The Aug. 21 hearing resulted from a June 2012 Court of Appeals ruling in favor of the Family Foundation's appeal of a previous ruling by Franklin Circuit Court Judge Thomas Wingate upholding the legality of historical race wagering. The appeals court agreed that Wingate's court abused its discretion by not allowing discovery by Family Foundation attorneys in the case.

A form of electronic gaming conceived by Oaklawn Park in Arkansas, Instant Racing is now being conducted at Kentucky Downs and Ellis Park. The machines resemble traditional video lottery terminals, with the outcome of each spin determined by the results of previously run horse races.

About three to four seconds of the race is shown on a small screen on the front of the machine before each spin ends. The Family Foundation contends the machines are illegal because electronic forms of gaming are precluded in Kentucky under state statute.

Draft regulations governing Instant Racing were approved by the KHRC based on a determination by the state Attorney General's office that it constituted "pari-mutuel" wagering as defined within laws regulating betting on horse racing in the state.

Attorneys for the state's racetracks, the KHRC, and the state Revenue Department, among others, then filed suit seeking a declaratory judgment affirming the legality of Instant Racing. The Family Foundation was later permitted to intervene in that suit.

While the pre-trial discovery ruling was the reason for the arguments before the state's highest court, it was obvious that the overall merits of historical race wagering were also on trial.

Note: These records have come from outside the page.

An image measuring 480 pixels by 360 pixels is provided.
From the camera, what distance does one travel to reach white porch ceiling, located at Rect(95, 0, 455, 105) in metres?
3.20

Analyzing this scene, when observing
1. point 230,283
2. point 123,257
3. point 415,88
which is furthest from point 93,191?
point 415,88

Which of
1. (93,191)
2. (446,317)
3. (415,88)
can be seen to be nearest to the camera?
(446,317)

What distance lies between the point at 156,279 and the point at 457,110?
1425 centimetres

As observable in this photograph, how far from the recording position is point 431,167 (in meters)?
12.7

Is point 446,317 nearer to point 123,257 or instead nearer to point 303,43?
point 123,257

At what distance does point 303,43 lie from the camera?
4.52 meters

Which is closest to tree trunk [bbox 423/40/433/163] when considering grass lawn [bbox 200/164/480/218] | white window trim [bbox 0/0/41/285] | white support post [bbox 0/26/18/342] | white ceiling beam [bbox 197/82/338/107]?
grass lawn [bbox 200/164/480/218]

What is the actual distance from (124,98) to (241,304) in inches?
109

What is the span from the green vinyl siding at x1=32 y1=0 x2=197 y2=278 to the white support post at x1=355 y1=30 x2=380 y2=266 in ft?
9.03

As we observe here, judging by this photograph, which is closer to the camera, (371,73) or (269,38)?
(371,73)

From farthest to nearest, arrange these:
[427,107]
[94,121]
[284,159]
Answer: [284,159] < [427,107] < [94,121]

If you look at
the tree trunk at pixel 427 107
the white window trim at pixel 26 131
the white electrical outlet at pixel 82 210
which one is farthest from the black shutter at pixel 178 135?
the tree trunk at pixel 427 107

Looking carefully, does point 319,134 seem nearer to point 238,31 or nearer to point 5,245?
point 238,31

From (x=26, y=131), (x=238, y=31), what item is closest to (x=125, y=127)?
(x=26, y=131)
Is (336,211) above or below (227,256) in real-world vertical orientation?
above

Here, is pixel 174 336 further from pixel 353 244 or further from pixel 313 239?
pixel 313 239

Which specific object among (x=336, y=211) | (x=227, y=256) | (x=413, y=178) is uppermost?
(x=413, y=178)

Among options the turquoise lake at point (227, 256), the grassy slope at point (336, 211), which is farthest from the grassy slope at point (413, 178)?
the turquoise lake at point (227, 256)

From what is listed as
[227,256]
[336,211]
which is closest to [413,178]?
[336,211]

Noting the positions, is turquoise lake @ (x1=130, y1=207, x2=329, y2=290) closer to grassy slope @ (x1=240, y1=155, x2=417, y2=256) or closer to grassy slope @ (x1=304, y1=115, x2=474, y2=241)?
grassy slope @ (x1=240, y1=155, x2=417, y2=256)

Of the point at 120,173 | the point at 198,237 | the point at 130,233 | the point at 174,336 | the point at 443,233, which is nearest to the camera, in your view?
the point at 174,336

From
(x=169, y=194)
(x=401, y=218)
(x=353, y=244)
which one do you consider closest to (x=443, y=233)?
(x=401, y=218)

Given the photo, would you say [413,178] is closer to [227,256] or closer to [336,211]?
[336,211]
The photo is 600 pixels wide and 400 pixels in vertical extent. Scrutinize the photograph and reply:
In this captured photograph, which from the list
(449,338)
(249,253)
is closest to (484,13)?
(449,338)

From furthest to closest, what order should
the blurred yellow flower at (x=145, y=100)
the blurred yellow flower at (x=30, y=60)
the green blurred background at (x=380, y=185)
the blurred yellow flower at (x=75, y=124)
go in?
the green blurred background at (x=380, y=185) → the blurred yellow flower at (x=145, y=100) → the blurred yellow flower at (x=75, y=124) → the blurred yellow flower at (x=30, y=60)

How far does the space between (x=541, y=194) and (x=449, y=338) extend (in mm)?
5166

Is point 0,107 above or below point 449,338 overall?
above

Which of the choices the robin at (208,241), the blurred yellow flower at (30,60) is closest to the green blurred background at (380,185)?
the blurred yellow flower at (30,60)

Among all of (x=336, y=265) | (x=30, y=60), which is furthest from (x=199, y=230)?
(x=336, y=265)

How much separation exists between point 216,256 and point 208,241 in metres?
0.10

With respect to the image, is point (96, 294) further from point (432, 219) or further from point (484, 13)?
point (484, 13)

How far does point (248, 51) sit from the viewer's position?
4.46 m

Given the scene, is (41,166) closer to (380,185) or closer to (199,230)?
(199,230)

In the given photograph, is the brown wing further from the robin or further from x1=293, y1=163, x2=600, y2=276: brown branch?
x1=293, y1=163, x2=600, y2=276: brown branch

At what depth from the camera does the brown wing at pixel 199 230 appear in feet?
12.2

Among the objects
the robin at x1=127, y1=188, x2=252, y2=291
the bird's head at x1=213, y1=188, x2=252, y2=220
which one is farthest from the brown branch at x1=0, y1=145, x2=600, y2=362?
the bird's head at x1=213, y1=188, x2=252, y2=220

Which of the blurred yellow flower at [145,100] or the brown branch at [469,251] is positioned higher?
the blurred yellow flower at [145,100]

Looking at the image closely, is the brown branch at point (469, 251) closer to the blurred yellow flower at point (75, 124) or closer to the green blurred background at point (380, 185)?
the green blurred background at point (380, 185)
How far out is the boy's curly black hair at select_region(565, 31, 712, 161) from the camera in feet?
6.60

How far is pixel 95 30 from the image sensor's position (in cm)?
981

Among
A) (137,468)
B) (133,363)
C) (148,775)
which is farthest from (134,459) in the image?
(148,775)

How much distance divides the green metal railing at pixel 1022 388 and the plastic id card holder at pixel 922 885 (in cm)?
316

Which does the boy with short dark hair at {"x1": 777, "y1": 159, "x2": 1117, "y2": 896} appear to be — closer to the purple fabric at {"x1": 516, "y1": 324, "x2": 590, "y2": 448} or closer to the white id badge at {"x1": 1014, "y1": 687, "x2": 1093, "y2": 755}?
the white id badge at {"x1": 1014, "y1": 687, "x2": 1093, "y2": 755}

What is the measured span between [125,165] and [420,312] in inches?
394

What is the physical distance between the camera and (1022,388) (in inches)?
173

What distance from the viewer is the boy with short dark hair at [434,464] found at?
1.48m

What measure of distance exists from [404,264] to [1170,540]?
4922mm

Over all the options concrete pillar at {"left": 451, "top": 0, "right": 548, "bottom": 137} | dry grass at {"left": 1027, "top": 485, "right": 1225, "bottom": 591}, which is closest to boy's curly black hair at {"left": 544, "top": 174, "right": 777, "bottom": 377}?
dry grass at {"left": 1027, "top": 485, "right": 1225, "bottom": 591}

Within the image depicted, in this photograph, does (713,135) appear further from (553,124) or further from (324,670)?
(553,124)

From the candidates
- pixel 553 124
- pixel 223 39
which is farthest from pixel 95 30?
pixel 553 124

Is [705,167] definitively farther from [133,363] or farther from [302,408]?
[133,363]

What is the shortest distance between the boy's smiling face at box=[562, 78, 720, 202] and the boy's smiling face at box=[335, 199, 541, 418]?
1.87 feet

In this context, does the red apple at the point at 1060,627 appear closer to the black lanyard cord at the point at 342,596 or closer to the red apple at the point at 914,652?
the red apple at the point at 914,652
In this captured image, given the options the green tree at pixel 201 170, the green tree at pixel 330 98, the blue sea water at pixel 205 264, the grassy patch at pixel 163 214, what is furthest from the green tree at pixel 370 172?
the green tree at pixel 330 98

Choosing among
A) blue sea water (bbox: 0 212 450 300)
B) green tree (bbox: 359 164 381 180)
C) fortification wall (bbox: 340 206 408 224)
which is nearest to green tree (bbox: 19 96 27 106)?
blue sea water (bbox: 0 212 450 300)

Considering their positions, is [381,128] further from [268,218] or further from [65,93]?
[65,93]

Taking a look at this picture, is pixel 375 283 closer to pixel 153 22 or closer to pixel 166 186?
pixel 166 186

Included among the areas of query were whether the KHRC had the right to promulgate the regulations, how the tracks can be licensed to operate the machines, and the taxation issues.

Attorneys Bill Lear and Bill Hoskins, together representing seven of the eight tracks involved in the suit, contended that the issue before the court is whether the KHRC had the authority to draft regulations pertaining to historical race wagering and not the legality of the games the themselves.

Lear, a Keeneland trustee, said today's pari-mutuel landscape is not the same as it was when state statutes were drafted regulating wagering on horse racing, but that overall wagering formats, including exotic wagers, still fall under the definition.

"That's what is known as pari-mutuel wagering today," Lear said. "This is not your grandfather's racing, but this is legitimate."

Stan Cave, representing the Family Foundation, challenged the assertion that Instant Racing is a pari-mutuel wagering endeavor.

"We all know this is a slot machine. They're betting no one is willing to say so," Cave said.

Cave also contended that his client was denied discovery in the litigation because "the political party not in favor was denied" a chance to ask questions.

"All they wanted from this charade was the ability to wave a court order," Cave said, referring to the notion that with a favorable court ruling racetracks could defend themselves from criminal prosecution.

That position drew a sharp rebuke from Supreme Court Justice Lisabeth Hughes Abramson, who said: "When we decide this case, it has nothing to do with anything other than legal issues."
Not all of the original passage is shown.